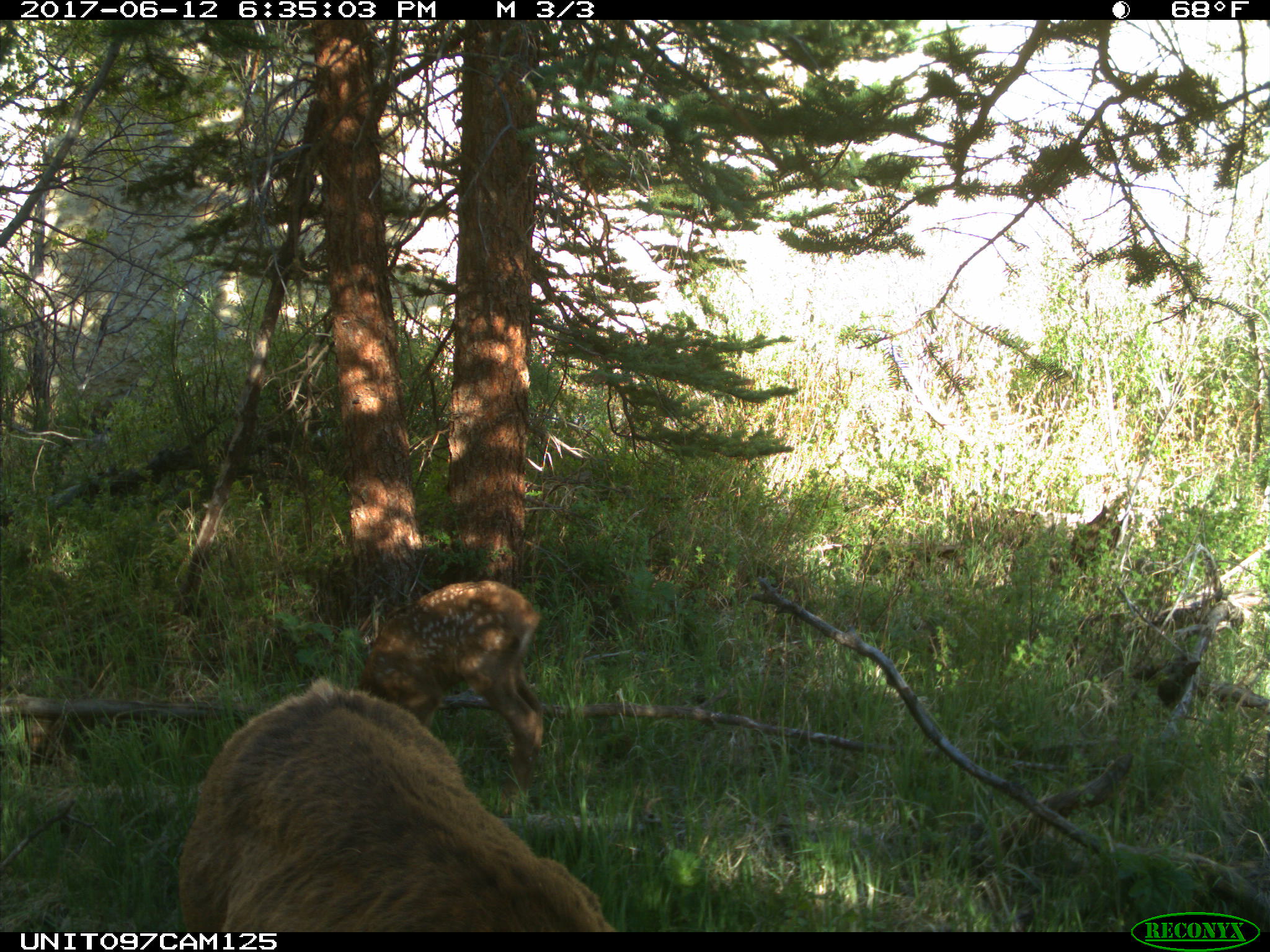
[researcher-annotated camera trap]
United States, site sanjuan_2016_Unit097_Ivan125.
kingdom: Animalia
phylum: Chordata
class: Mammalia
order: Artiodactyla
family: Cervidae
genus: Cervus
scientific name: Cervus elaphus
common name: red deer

================================

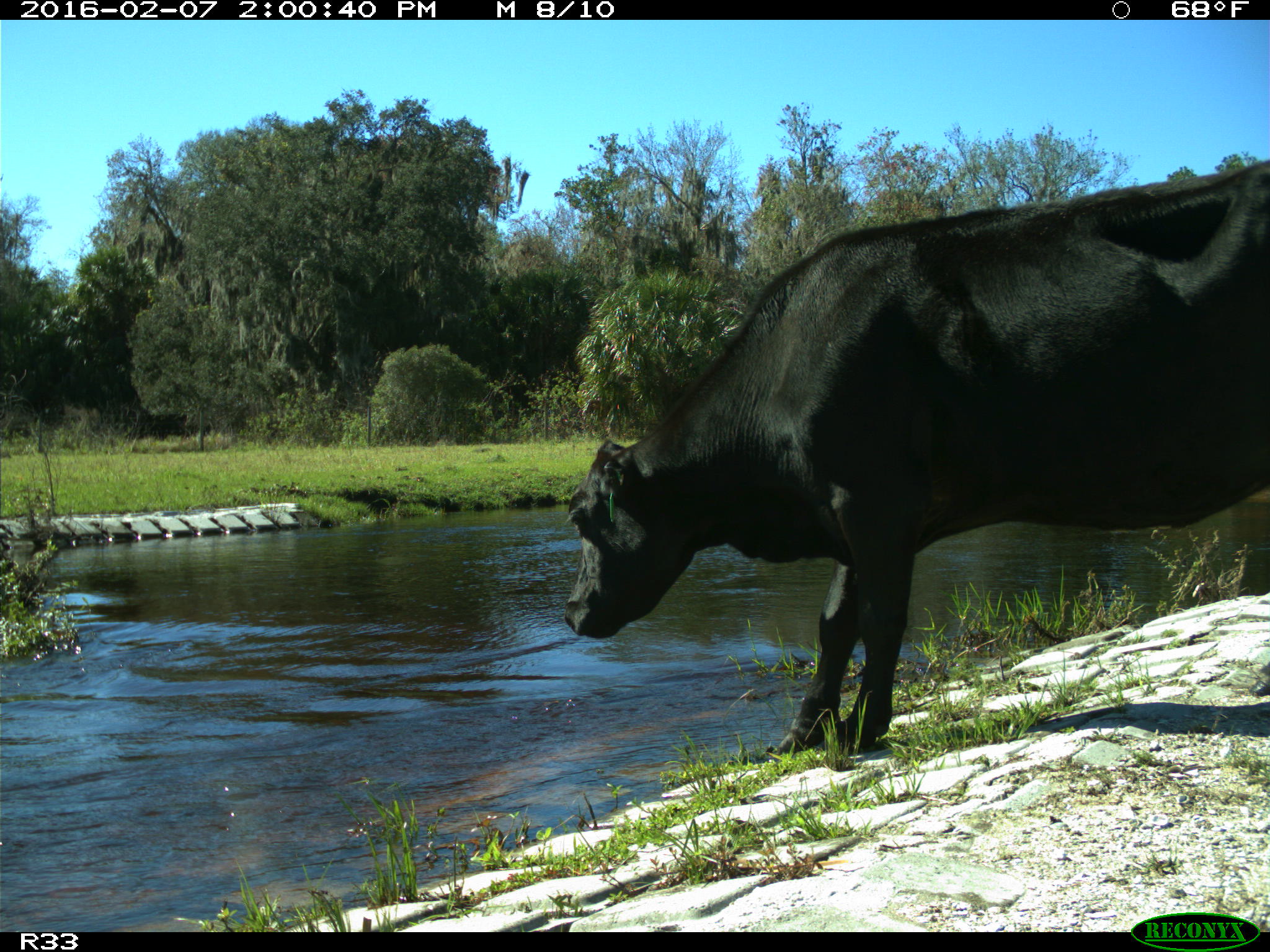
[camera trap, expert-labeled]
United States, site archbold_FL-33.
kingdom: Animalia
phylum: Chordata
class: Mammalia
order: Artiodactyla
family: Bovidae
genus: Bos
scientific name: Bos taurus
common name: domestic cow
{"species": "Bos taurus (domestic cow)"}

================================

• [Your assignment] Which lines above run from the one containing "[researcher-annotated camera trap]" down to the one containing "common name: red deer"? Repeat exactly those, both ends included, and nothing else.

• [Written response]
[researcher-annotated camera trap]
United States, site sanjuan_2016_Unit097_Ivan125.
kingdom: Animalia
phylum: Chordata
class: Mammalia
order: Artiodactyla
family: Cervidae
genus: Cervus
scientific name: Cervus elaphus
common name: red deer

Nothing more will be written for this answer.